The fact that the topics for the final exam of 2015 are already known is another demonstration of reformers’ earnestness. There are five topics: “There’s a reason all of Russia remembers” after the works of Mikhail Lermontov; “Questions which war poises to mankind”; “The inter-generation debate: together and apart” after the works of Leo Tolstoy, Ivan Turgenev, Soviet and Russian writers; “What people live by” (Fyodor Dostoyevsky, Alexander Pushkin, Anton Chekhov) and “Man and nature in Russian and world fiction”. All topics have been elaborated and discussed by the composition board under the Education Ministry, chaired by Natalia Solzhenitsyn.

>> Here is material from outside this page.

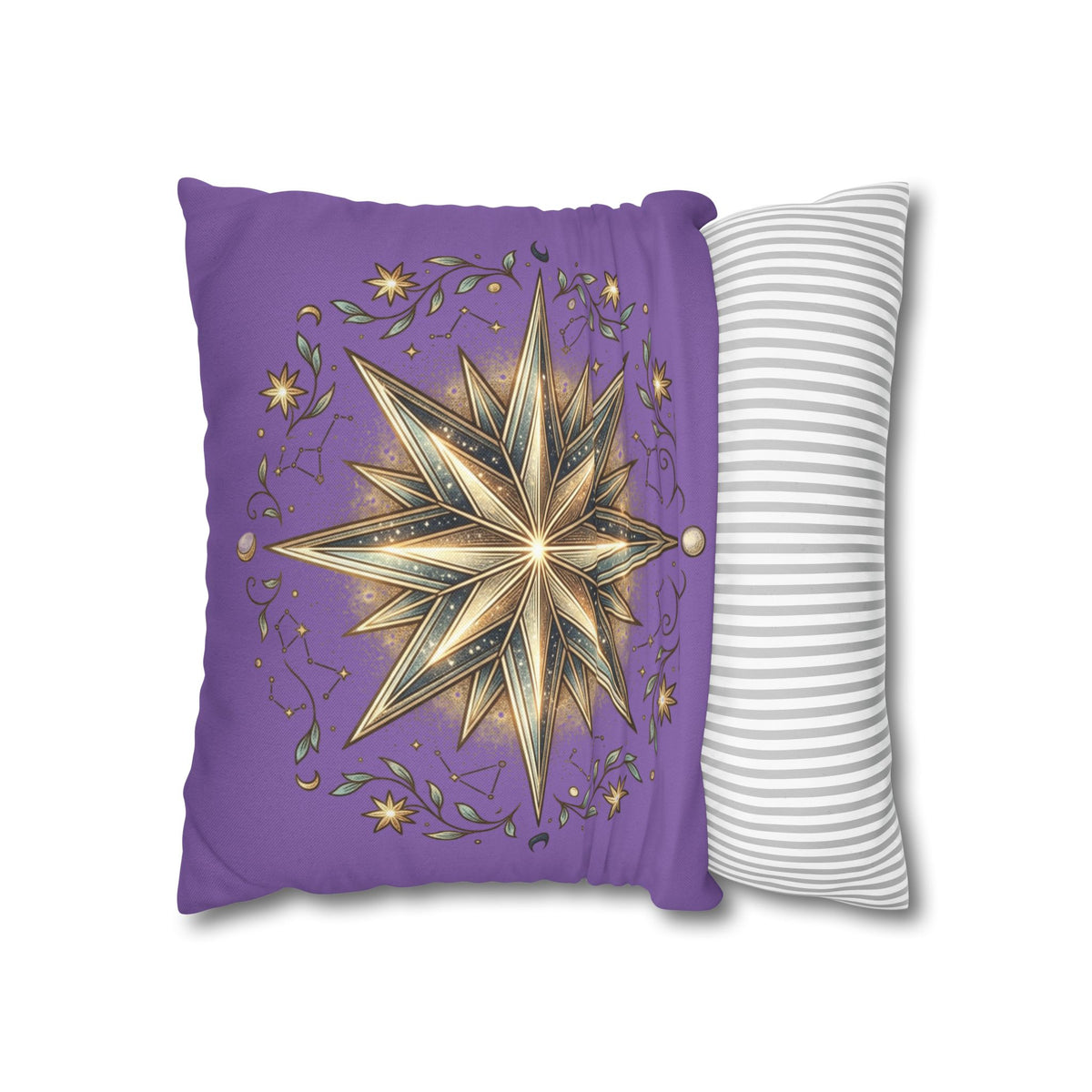 Star Print Light Purple Spun Polyester Square Pillowcase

The USE will also be radically revised. Multiple-choice tests, once the main part of the exam, will be excluded as such. Or rather, their exclusion from the state examination system will be stepwise. For now the number of such tests will be halved and by 2016 they will be cut by two thirds. As has already been done on other subjects: mathematics and literature – and for the same reason: the USE should be about thinking, analyzing and generalizing rather than guessing. It is for this reason that the guesswork part of the exam – multiple-choice tests – will gradually shrink to one third of its present volume. Teachers, linguists and officials from the Russian Education Oversight Committee came to this conclusion long ago, but the results of 2013-2014 demonstrated that it is dangerous to further delay the USE reformatting.
The problem is that despite the toughening of USE conditions by the RF Ministry of Education and Science that for the first time introduced video surveillance and metal detectors at the entrance to auditoriums on the pretext of transparency, safety and equal opportunity (pushing the USE cost to 1.2 billion rubles compared to 312 million rubles in 2013), the results were frustrating. The average score on the Russian exam declined 1.5% in comparison with 2013, which is too much, according to experts, so that the lowest possible mark on Russian had to be reduced by 12 points, or nearly 20% of Russian schoolchildren could have ended up with “unsatisfactory” scores. The lowest possible mark on mathematics was lowered by 7 points.
The steady deterioration of USE results demonstrates the state of secondary education in the country. Pursuant to the rules of the National Final Attestation, a student who fails to get over the minimum threshold on compulsory USE subjects, Russian and mathematics, won’t get a high school diploma and will lose the chance to enter a tertiary educational institution that year.
“The analysis of the USE concerns us,” says Oksana Reshetnikova, director of the Federal Institute of Pedagogical measurements. “The results of 2013 necessitate a review of the methods of teaching Russian and the USE procedure. It is for this reason that a working group was formed under the Ministry of Education to refine the teaching of different subjects, including the Russian language.”
“As was corroborated by the Russian Education Oversight Committee, the newly formed Council for Russian Language under the Russian Government was recently involved in work on refining the methods of teaching Russian,” Reshetnikova says. “One of our recommendations to renew the methods of teaching Russian reads: “It is necessary to give better knowledge to our youth about historical, cultural and natural riches of Russia and to take into account the context of changing times – internet technologies, foreign borrowings developing Russian, the game methods of teaching, especially at the initial stages.”